For any atom, there are seven 7f orbitals. The f-orbitals are unusual in that there are two sets of orbitals in common use. The cubic set is appropriate to use if the atom is in a cubic environment. The general set is used at other times. Three of the orbitals are common to both sets. These are are the 7f_xyz, 7f_z³, and 7f_z(x²-y²) orbitals.

The radial equations for all the 7f orbitals are the same. The real angular functions differ for each and these are listed above.
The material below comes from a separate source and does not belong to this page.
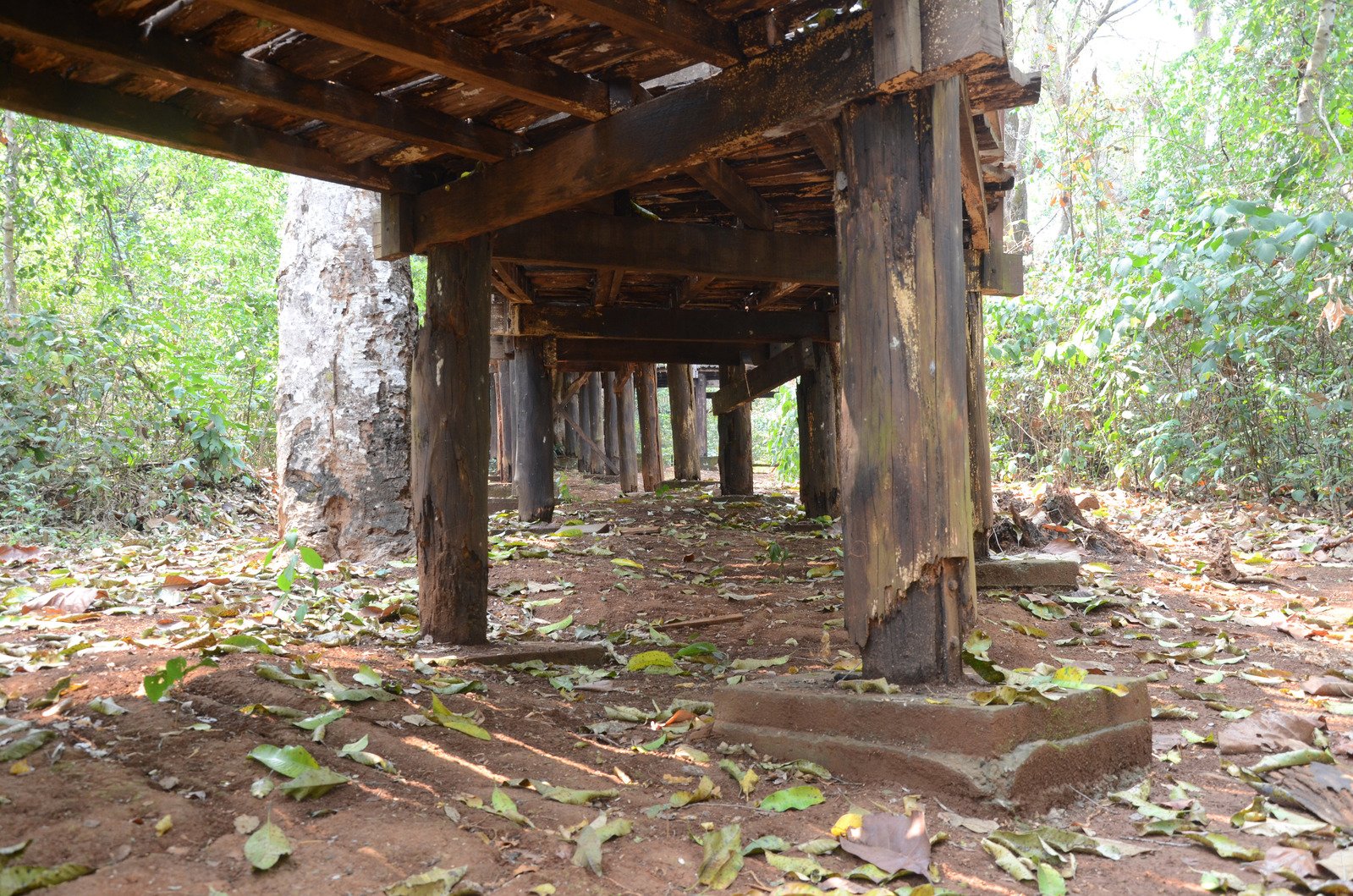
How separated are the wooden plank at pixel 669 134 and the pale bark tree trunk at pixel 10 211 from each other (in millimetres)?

Each of the orbitals is named for the expression based upon x, y, and z in the angular wave function, but some abbreviated names are useful for simplicity. These are:

7f_x³ used for 7f_{x(5x² - 3r²)}
7f_y³ used for 7f_{y(5y² - 3r²)}
7f_z³ used for 7f_{z(5z² - 3r²)}
7f_xz² used for 7f_{x(5z² - r²)}
7f_yz² used for 7f_{y(5z² - r²)}

For s-orbitals the radial distribution function is given by 4πr²ψ², but for non-spherical orbitals (where the orbital angular momentum quantum number l > 0) the expression is as above. See D.F. Shriver and P.W. Atkins, Inorganic Chemistry, 3rd edition, Oxford, 1999, page 15.